▸ **STUDY TEXT**:
---

DEF is a nitrogen-based solution, so it’s corrosive to most metals and coatings. And DEF is more susceptible to contamination than other fluids.
To ensure that DEF works properly, you want a closed, sealed system so you aren’t introducing contaminants into the fluid. For example, with Thunder Creek Equipment’s fuel trailers, you use a closed-loop coupler (which is the industry standard), hook this up to the source of DEF, and pull DEF from the source into the tank. Then you reverse the flow, put the nozzle on the end of the hose, and push the fluid into the end-use equipment.
Not all new engines incorporate DPFs, but enough do that you need to know the maintenance requirements. The good news is they are pretty low.
Over time, ash from engine lube oil accumulates in the DPF and must be removed by a dealer. For some machines, this will be on an hourly basis and for others it is based on the condition.

---

▸ **EXTRACTED DATA**:
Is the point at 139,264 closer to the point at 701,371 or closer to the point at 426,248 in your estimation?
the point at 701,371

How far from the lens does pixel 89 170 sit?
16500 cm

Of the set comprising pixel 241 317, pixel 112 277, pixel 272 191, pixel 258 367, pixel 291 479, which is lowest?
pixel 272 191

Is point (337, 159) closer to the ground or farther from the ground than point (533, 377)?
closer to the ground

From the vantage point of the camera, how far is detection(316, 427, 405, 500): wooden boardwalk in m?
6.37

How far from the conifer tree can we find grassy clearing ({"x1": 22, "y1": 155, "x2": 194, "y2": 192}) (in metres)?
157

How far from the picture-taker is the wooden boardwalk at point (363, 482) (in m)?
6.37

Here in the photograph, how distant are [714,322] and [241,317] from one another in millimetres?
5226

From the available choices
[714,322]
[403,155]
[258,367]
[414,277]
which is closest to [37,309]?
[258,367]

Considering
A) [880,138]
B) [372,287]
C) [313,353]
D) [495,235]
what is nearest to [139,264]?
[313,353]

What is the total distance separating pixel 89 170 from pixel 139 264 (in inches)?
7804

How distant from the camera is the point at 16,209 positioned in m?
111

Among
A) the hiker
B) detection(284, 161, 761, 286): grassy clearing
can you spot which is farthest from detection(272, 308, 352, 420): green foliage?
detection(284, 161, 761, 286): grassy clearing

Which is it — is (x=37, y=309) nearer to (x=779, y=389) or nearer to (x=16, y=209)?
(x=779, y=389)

---

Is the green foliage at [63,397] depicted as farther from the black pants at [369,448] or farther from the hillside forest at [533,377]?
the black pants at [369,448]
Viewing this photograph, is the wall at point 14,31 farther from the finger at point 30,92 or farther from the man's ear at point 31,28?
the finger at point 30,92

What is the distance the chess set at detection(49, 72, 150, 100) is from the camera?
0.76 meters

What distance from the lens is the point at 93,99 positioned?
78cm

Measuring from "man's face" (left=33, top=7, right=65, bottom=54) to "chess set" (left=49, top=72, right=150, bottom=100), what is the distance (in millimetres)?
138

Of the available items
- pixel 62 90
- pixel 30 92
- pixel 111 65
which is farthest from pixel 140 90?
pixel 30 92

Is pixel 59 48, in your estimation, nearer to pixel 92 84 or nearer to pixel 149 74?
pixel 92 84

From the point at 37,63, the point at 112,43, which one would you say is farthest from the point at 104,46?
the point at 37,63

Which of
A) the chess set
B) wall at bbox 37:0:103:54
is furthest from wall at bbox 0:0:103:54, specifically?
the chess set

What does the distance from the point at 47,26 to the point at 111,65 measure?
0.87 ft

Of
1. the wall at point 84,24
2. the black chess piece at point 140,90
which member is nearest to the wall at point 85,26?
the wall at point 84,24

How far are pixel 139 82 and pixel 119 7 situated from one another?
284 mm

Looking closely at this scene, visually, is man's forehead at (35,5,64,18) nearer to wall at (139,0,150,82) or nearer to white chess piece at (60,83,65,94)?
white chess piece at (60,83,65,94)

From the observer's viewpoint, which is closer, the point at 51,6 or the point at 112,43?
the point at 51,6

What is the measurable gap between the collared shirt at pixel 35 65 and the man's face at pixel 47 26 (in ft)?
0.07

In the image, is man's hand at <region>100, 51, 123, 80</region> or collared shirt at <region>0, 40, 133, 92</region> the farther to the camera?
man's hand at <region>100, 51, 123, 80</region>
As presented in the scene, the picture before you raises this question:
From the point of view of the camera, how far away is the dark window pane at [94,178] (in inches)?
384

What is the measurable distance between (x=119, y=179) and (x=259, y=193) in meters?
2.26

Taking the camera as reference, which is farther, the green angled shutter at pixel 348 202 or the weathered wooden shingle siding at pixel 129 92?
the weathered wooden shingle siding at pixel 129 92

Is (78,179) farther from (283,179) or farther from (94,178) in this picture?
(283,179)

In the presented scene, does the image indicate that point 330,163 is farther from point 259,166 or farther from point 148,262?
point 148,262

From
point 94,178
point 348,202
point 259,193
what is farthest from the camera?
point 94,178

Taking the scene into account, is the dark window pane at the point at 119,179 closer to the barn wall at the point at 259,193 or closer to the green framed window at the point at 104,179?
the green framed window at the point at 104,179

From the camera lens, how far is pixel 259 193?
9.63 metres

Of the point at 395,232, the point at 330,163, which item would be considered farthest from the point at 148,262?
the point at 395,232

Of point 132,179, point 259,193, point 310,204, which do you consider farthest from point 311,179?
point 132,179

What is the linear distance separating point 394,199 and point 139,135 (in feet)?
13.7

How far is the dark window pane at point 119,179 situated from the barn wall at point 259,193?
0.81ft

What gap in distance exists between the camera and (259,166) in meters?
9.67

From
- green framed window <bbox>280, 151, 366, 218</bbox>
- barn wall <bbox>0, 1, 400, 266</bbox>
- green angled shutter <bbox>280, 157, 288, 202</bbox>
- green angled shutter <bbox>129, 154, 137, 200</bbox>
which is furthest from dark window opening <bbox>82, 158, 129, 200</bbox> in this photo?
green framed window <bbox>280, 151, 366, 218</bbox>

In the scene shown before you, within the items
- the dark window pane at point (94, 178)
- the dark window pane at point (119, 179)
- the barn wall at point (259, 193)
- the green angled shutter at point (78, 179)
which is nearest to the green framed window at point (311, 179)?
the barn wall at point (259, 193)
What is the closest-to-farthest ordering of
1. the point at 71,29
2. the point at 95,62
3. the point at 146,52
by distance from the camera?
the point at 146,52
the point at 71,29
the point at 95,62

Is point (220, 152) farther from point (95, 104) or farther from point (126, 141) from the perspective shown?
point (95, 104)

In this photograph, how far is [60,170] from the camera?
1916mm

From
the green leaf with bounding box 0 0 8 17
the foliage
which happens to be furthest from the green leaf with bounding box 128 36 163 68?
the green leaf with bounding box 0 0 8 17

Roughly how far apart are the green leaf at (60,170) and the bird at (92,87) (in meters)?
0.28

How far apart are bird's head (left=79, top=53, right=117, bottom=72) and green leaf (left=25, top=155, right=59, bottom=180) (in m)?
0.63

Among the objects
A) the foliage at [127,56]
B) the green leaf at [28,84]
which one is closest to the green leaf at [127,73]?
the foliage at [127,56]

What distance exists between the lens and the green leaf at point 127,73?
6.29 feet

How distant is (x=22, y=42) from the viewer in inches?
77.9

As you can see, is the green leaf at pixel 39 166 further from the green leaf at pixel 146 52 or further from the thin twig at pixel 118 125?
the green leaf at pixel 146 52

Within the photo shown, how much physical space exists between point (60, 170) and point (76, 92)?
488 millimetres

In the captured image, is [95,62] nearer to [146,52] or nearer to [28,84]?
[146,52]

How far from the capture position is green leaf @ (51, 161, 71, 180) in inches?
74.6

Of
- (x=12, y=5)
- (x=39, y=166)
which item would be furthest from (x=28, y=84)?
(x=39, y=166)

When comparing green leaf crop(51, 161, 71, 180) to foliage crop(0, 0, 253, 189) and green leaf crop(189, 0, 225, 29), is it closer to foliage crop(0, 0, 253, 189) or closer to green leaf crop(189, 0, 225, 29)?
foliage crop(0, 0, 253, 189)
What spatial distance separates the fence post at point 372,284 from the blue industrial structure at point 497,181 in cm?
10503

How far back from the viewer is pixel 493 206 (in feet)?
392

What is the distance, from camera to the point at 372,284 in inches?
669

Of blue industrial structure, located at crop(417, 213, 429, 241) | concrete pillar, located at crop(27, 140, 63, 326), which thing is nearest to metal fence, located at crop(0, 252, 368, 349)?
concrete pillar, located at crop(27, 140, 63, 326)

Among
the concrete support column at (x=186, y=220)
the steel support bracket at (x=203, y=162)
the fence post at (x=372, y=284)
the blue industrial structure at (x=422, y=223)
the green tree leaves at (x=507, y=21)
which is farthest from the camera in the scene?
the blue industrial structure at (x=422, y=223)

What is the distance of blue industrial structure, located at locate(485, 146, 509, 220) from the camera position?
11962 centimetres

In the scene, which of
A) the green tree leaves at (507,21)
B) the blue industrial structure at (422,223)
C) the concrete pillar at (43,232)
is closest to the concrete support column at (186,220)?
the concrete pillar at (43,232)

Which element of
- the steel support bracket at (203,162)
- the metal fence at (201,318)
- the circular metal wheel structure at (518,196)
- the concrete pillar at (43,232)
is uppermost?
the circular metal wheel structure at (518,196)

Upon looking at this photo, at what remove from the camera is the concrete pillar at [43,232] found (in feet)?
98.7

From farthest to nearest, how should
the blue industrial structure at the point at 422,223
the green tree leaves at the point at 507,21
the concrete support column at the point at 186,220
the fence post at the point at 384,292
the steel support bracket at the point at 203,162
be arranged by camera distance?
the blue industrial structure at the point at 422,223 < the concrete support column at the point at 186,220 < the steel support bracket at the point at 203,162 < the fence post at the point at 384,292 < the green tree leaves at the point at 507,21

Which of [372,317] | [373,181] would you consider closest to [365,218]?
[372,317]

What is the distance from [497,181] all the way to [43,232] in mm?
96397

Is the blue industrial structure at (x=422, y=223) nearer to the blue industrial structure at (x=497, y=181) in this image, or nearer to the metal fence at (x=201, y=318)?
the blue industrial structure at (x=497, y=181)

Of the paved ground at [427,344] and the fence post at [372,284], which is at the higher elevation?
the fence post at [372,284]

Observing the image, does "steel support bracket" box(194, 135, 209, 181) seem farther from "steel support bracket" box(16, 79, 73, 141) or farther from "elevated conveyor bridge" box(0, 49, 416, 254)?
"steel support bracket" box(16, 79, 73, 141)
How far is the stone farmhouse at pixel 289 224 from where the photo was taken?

---

▸ **ACTIONS TO TAKE**:
a: According to the text on DEF and DPFs, what builds up in the DPF over time and has to be removed by a dealer?
b: For each statement, say yes or no to whether it agrees with the text on DEF and DPFs, and quote the words of the text that decide it.
(i) DEF is less likely to become contaminated than other fluids.
(ii) The closed-loop coupler is the industry standard.
(iii) Every new engine has a DPF.
c: Pick up the text on DEF and DPFs after its last sentence and keep writing.
The entries come from a separate source, unrelated to the text on DEF and DPFs.

▸ **OUTPUTS FOR THE TASKS**:
a: Ash from engine lube oil.

b:
(i) No: "DEF is more susceptible to contamination than other fluids."
(ii) Yes: "a closed-loop coupler (which is the industry standard)"
(iii) No: "Not all new engines incorporate DPFs"

c:
“The ash interval on John Deere machines is conditioned base,” says Michael Hauger, John Deere. When ash service is needed, a dash indicator or diagnostic code lets the operator know.
Cummins DPFs are designed to last as long as the engines, and the regeneration process keeps the DPF clean and working at peak performance. “The only maintenance required is ash cleaning at 4,500-hour intervals,” explains Browne.
Using low-ash lubrication oil will slow down the ash residue buildup and ensure you make it to the scheduled interval.